Это было очень осторожное рѣшеніе, потому что по освидѣтельствованіи, я оказался цѣлехонькимъ.

— Ваша очередь стрѣлять, — сказалъ запыхавшійся секундантъ (онъ только что сбѣгалъ къ моему противнику за револьверомъ).

— Куда вы! — закричалъ онъ, оглядываясь. — Стойте на мѣстѣ! Въ васъ же сейчасъ будутъ стрѣлять.

Противникъ мой, очевидно, былъ не такой дуракъ, какъ я о немъ думалъ.

Вмѣсто того, чтобы стоять на мѣстѣ въ ожиданіи пули, онъ приблизился къ нашей группѣ и сказалъ:

— Господа!

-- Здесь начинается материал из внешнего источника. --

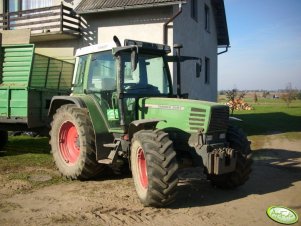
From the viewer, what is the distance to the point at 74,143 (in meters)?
7.43

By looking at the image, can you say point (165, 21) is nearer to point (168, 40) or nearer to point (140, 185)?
point (168, 40)

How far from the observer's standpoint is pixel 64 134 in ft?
24.6

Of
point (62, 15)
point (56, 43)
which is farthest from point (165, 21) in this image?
point (56, 43)

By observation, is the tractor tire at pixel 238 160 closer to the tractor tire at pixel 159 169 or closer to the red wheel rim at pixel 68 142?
the tractor tire at pixel 159 169

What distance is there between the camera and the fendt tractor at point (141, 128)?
208 inches

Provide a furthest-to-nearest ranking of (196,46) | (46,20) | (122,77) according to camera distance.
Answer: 1. (196,46)
2. (46,20)
3. (122,77)

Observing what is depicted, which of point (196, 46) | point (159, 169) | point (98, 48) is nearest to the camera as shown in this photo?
point (159, 169)

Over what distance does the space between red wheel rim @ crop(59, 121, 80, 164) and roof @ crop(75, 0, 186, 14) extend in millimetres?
6753

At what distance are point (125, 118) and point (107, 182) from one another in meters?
1.34

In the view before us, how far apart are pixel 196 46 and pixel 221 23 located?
21.4ft

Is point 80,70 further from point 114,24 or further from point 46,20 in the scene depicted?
point 46,20

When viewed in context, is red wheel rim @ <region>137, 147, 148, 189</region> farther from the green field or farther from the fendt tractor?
the green field

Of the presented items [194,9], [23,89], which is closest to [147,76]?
[23,89]

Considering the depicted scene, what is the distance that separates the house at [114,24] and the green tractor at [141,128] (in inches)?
208
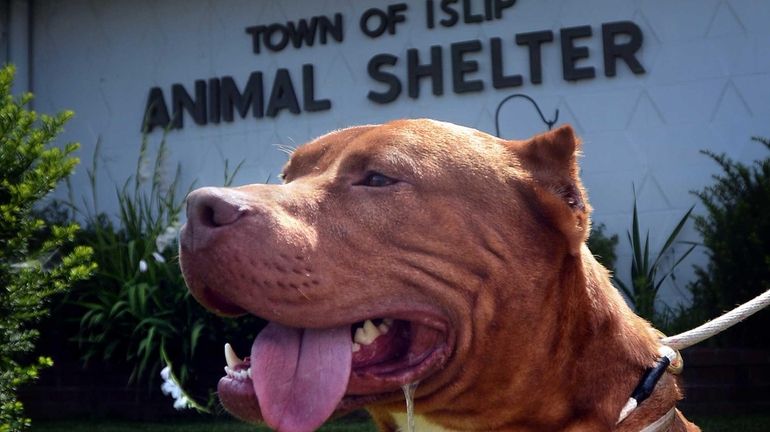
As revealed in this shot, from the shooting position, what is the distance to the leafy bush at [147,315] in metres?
6.71

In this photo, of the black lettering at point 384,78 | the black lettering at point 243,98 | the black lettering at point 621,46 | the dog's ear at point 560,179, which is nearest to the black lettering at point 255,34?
the black lettering at point 243,98

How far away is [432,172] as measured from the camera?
2.72 m

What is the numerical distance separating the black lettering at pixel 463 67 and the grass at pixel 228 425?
268 cm

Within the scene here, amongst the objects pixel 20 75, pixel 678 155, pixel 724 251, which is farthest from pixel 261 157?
pixel 724 251

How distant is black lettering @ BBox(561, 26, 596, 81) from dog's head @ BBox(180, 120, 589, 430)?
486 centimetres

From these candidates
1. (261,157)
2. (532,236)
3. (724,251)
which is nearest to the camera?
(532,236)

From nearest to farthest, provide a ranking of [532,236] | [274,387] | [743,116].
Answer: [274,387]
[532,236]
[743,116]

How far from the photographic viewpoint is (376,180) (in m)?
2.71

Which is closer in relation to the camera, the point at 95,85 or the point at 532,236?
the point at 532,236

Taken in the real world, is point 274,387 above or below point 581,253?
below

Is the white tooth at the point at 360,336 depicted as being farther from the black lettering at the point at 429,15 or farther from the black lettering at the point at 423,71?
the black lettering at the point at 429,15

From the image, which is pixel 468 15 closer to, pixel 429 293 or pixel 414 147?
pixel 414 147

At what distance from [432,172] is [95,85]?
7.19 metres

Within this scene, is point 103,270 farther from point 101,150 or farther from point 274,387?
point 274,387
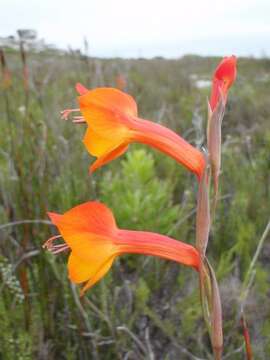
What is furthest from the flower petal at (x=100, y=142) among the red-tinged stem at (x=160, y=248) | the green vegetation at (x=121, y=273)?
the green vegetation at (x=121, y=273)

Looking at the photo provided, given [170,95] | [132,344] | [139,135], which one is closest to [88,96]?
[139,135]

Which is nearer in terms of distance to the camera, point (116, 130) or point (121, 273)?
point (116, 130)

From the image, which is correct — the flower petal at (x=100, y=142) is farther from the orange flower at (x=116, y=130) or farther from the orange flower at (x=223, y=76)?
the orange flower at (x=223, y=76)

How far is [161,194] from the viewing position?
1976 millimetres

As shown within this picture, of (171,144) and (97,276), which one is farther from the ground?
(171,144)

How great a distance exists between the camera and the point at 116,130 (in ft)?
2.55

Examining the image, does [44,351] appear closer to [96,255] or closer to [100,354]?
[100,354]

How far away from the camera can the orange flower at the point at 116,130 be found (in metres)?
0.75

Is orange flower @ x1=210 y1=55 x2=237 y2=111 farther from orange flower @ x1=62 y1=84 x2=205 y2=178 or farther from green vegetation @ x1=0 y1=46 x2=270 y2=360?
green vegetation @ x1=0 y1=46 x2=270 y2=360

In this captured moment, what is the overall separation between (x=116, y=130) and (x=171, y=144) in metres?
0.09

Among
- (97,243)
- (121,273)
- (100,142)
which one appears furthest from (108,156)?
(121,273)

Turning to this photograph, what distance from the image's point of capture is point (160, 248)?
81 centimetres

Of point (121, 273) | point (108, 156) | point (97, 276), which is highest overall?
point (108, 156)

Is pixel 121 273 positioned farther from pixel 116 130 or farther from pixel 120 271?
pixel 116 130
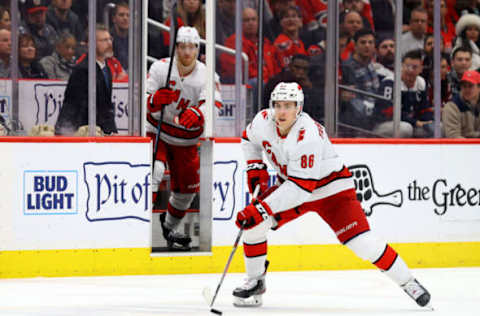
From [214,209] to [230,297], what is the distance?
3.02ft

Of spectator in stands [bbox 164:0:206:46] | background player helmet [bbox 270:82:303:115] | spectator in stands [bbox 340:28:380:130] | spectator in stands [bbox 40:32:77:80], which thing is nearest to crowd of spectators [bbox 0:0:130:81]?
spectator in stands [bbox 40:32:77:80]

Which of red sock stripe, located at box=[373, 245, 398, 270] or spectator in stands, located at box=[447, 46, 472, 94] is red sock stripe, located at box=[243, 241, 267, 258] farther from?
spectator in stands, located at box=[447, 46, 472, 94]

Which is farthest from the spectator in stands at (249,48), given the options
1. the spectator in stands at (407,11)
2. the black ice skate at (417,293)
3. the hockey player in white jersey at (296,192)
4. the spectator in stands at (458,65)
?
the black ice skate at (417,293)

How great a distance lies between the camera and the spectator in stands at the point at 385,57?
5957mm

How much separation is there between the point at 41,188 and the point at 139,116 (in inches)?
29.4

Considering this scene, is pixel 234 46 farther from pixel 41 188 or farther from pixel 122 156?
pixel 41 188

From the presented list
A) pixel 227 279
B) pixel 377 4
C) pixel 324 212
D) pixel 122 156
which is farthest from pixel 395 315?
pixel 377 4

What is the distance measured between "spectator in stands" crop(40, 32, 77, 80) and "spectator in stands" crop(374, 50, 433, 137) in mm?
2007

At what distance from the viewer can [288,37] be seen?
5793mm

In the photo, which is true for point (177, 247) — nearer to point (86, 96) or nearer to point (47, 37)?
point (86, 96)

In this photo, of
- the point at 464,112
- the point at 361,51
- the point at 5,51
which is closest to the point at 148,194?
the point at 5,51

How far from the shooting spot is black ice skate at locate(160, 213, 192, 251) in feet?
18.7

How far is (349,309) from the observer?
14.6ft

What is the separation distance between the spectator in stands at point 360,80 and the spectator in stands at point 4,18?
212 cm
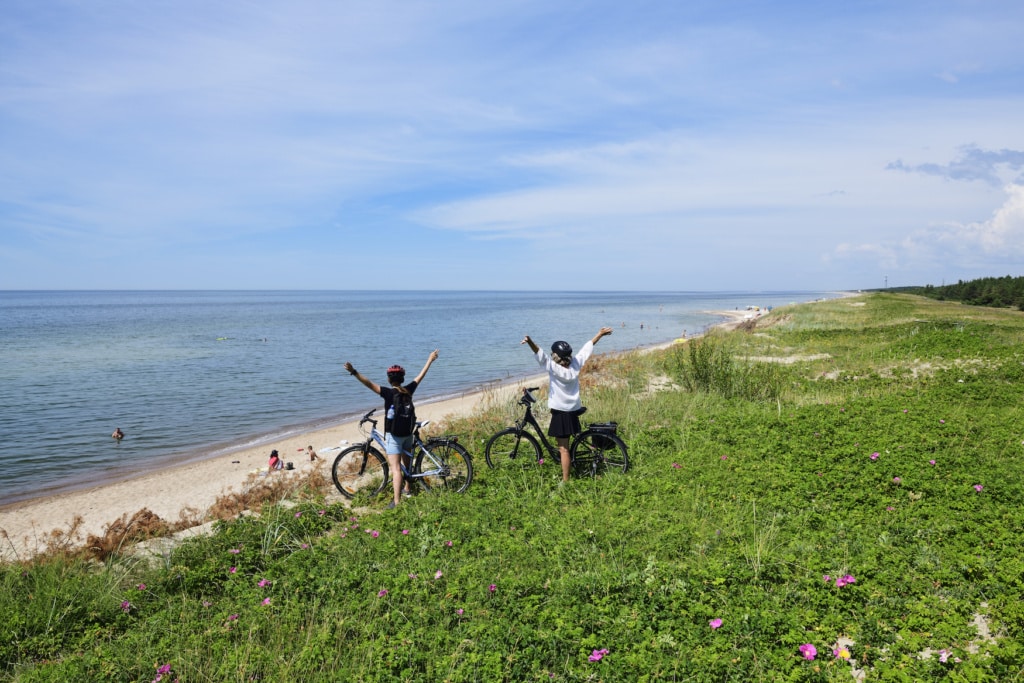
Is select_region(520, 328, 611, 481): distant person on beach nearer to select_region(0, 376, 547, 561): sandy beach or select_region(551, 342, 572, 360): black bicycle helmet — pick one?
select_region(551, 342, 572, 360): black bicycle helmet

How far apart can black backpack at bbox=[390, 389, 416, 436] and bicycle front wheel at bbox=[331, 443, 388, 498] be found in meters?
1.05

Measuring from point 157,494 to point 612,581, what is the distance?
14.0m

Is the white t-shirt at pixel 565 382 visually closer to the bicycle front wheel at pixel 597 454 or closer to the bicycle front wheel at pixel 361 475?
the bicycle front wheel at pixel 597 454

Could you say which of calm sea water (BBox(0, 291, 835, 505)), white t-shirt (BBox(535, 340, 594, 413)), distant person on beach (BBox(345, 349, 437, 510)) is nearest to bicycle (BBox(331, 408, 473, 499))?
distant person on beach (BBox(345, 349, 437, 510))

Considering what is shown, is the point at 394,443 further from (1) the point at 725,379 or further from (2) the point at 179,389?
(2) the point at 179,389

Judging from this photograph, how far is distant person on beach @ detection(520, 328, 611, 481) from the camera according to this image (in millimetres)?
8977

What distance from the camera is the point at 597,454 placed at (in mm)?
9844

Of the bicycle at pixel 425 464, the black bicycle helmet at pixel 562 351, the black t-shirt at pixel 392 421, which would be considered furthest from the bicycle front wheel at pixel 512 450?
the black bicycle helmet at pixel 562 351

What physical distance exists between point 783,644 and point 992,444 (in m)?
7.57

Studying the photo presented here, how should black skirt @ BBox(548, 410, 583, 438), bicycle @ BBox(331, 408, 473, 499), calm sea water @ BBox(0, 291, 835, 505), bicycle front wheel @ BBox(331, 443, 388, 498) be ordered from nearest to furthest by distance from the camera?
black skirt @ BBox(548, 410, 583, 438)
bicycle @ BBox(331, 408, 473, 499)
bicycle front wheel @ BBox(331, 443, 388, 498)
calm sea water @ BBox(0, 291, 835, 505)

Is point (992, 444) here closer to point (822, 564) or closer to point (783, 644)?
point (822, 564)

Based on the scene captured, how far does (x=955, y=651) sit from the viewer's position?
14.9 ft

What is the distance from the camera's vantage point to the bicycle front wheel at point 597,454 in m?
9.67

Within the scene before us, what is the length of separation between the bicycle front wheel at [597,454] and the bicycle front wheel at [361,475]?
11.3 feet
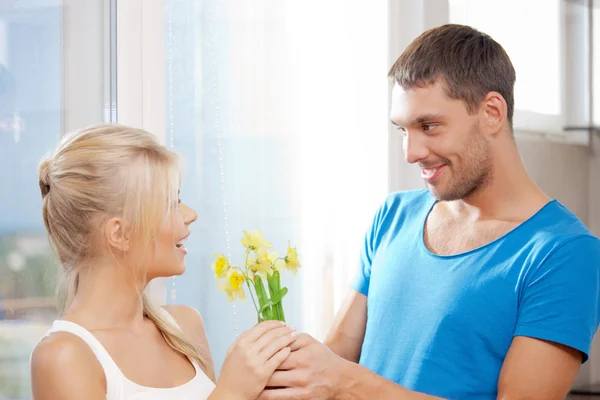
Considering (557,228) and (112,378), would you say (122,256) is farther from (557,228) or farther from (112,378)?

Развѣ вы не знаете, что дуэль запрещена закономъ?

Объ этомъ нужно было думать раньше, — закричали секунданты. — Вы первый его вызвали, вы первый въ него стрѣляли… теперь его очередь!

Дуэлянтъ кротко улыбнулся.

— Я, господа, вѣроятно, забылъ предупредить васъ, что я принципіальный противникъ дуэлей. Да и въ самомъ дѣлѣ: развѣ не безсмыслица разрѣшать принципіальные споры шальной пулей. Прямо-таки стыдно! Я думаю всякій благомыслящей человѣкъ согласится со мною. До свиданья!

Онъ сдѣлалъ намъ рукой привѣтственный жестъ, повернулся и ушелъ торопливой походкой человѣка, вспомнившаго, что онъ, уходя изъ дому, забылъ погасить раззорительное для экономнаго хозяина электричество.